Батька умел видеть то, чего нет. И то, чего нет, становилось под его приметчивым взглядом тем, что есть. Поняли что-нибудь? И я тоже не понял. А потому без лишних объяснений просто расскажу, что да как.
Погожий, допустим, летний день. Ни облачка. Штиль. Жара. Батька поднимет глаза на пару секунд, оторвется от поплавка и вдруг резко так, решительно скажет: «Сворачиваемся. Поднимай якоря. А то в грозу попадем. В страшную». И тучки-то нет, и облачка-то кучевого самого наилегчайшего не предвидится. Какая гроза, откуда? Но папа неумолим: «Снимаемся!» Я ворчу что-то, возражаю, что, мол, еще пару часов можно было бы посторожить карасей, но делаю все по-Батькиному. «Владимир Иванович знает», – как сказал бы Военный. И верно – не успеваем мы дойти до остановки, как на краю июльских синих небес появляется невесть откуда грозовая туча, угрожающе разрастающаяся кромешным, подсвеченным изнутри боком. Ворчливая и недовольная, она взирает сверху неприветливо, как бы упрекая: «Все загораете? Все „отдыхаете“ от чего-то? Все наслаждаетесь солнышком? А я вот вам!» И начинается небесная сварка. И первая молния вот уже коротко треснула, и отдыхающие побежали с пляжика, и стемнело, и пахну́ло озоном. И стена ливня обрушилась на летний мир. Кто-то, запоздавший и уже до нитки мокрый, недоуменно вопрошает, заскочив последним в синий троллейбус: «Откуда взялась гроза? Откуда такой ливень?» А Батька, победоносно взглянув на меня, улыбается в бороду. Он-то знает откуда.
Или начнет отец, вроде бы как случайно, вроде бы как между делом, вечерком после рыбалки читать-изучать книгу – пусть даже самую известную, классическую какую-нибудь, – ну, значит, отмечает, примечает на ее страницах карандашиком всяческие чудеса, вопросики горбит, восклицания ставит, пометочки-галочки. Пройдется раз, другой, третий по книге, о которой, казалось бы, всем все известно, про которую академики-профессора все уже сто лет назад сказали. Подумает-покумекает денек-другой, поприкидывает, будто бы взвешивая что-то на невидимых весах, и бах – выдаст нечто об этой затертой книге удивительное. И главная-то тема в ней не такая, как все раньше думали, а такая. И главный герой не такой, как принято было считать, а совершенно иной. Батька рассказывает убедительно, увлекает, в два счета переманивает на свою сторону. Слова его искрятся. И все же послушаешь-послушаешь Батькины теории и рукой махнешь – не может быть, что правда. Слишком непохоже на все остальное. Слишком неожиданно. Опять говорит о том, чего нет, Батька, опять придумывает. А пройдет время – может, год, может, десять, – и академики-профессора, глядишь, дотумкают-дойдут тяжелой своей научной поступью до искрометных, сделанных на ходу Батькиных открытий.
А взять ту же Курицу – любимого Батькиного голубя? Сколько легенд было о явлении Курицы сложено, сколько историй сочинено! И живет-то она за Волгой (почти что за морем), где-то на Большом озере, всякий день прилетая на Батькин балкон издалека, с той стороны, и похожа-то на жар-птицу, и говорить-то умеет по-человечьи…

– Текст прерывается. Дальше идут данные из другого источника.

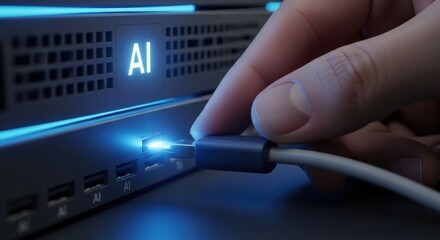 AI connection and technology integration deliver data and digital device plug for innovation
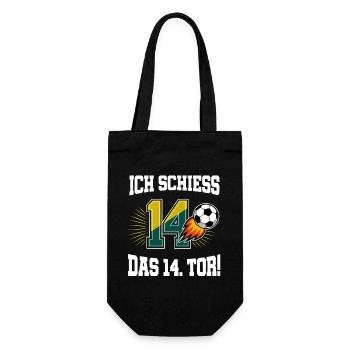 I Shoot 14th Goal Funny 14th Birthday Football - Gift Bag for Bottles - black - Front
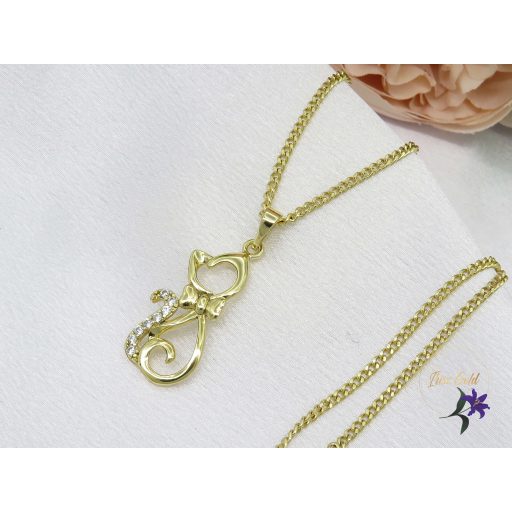 Bonni antiallergén cica medálos nyaklánc -14K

– Смотри! – торжествующе восклицал папа. – Золотая точка на краю вон того облака. Видишь, приближается? Это Курица!
Я смотрю-смотрю, щурю глаза, но, право же, ничего такого не вижу. Небо как небо. Да и где там различишь среди облаков какую-то движущуюся точку. И как понять, что она приближается? На всякий случай кивая отцу – мол, да-да, заметил, как же можно не увидеть, вон она, еще высоко-высоко, наша Курица, – я усмехаюсь про себя. Снова Батька чудит. И только когда Курица действительно является с высоты, красуясь солнечно-рыжими крыльями и купаясь в воздушных потоках, приходится признать: а ведь, пожалуй, Батька и вправду угадал ее там, в небе! Зорче на глаз я, а приметчивей – он…
Но главной сферой, где наиболее полно и свободно проявлялся Батькин прозорливый талант, был мир зимней рыбалки. В белом безмолвии то, чего нет, иногда куда важнее того, что есть.